Aujourd’hui, la Chine est devenue l’un des premiers bailleurs de fonds au Soudan, au Nigeria, en Angola et en Égypte. Le montant total des prêts d’origine chinoise s’établissait, à la fin du premier semestre 2007, à 20 milliards de dollars. Cela doit nous conduire à repenser notre vision de l’aide au développement. Il faut que la France envisage sa politique de coopération sous l’angle d’un double partenariat avec les pays bénéficiaires, ceux avec lesquels elle collabore au sein des programmes multilatéraux.

Pour autant, la coopération intergouvernementale ne doit pas nous priver d’une juste évaluation. Ainsi pourrons-nous, à terme, mieux cibler notre action et mieux apprécier si tel projet multilatéral est plus efficace que tel autre projet bilatéral.

Monsieur le ministre, mes chers collègues, je tiens enfin à attirer votre attention sur le fait que l’aide au développement doit répondre à de nouveaux défis. En notre qualité de pays développé, il nous appartient de créer les conditions d’un nouveau type de développement répondant à de nouvelles exigences. Les bouleversements climatiques et l’appauvrissement des ressources naturelles nous y obligent. Pour les pays en voie de développement, nous devons favoriser un nouveau modèle de croissance, celui d’une croissance « consciente ».

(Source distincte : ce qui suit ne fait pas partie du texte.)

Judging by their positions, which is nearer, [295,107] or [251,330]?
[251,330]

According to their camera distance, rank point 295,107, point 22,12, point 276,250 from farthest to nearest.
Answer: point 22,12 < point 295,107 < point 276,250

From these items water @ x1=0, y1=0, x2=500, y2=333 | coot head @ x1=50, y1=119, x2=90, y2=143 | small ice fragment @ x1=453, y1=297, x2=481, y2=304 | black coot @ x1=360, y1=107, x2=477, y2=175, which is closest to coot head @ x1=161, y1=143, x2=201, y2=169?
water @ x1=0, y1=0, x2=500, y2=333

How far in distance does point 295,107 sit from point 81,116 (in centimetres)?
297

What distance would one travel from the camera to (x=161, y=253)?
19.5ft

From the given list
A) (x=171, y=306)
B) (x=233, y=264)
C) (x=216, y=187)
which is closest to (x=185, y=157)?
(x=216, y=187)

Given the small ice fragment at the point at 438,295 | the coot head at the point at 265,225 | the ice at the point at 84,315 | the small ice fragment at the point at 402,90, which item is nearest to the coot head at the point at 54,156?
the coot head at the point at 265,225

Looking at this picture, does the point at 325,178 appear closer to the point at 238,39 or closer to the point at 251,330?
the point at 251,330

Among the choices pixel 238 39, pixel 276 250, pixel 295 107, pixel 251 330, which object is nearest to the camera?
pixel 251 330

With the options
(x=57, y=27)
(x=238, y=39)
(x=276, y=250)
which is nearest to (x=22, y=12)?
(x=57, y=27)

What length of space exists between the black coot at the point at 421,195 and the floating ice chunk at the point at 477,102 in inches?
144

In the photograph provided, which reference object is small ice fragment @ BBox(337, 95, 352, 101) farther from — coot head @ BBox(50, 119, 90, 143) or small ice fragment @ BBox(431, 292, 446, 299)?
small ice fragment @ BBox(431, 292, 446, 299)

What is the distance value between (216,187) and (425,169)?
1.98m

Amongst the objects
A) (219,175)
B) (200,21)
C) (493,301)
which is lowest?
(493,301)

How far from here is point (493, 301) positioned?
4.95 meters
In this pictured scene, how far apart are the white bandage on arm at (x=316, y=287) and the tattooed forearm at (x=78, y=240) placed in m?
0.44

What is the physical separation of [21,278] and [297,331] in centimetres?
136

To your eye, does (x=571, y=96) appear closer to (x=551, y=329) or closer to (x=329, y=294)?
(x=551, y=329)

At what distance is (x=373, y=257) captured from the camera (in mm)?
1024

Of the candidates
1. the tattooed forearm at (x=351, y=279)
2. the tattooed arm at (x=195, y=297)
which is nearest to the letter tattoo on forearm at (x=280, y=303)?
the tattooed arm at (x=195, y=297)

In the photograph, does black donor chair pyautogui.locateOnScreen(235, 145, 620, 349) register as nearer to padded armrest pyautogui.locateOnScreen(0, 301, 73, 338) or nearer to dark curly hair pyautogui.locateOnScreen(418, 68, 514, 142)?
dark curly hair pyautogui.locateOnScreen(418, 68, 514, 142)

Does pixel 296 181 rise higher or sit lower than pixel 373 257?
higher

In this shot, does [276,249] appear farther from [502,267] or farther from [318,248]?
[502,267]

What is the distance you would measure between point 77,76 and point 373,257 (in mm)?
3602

Cependant, comment éviter que ces pays ne nous reprochent de leur imposer des normes contraignantes, issues de nos propres erreurs ? Plus que jamais, il nous faut être imaginatifs et pragmatiques !

Pour conclure, je souhaiterais rappeler devant vous l’importance que représentent les programmes de scolarisation, pour les femmes en particulier. L’école et l’instruction demeurent le préambule incontestable de la paix, notamment dans les sociétés matriarcales.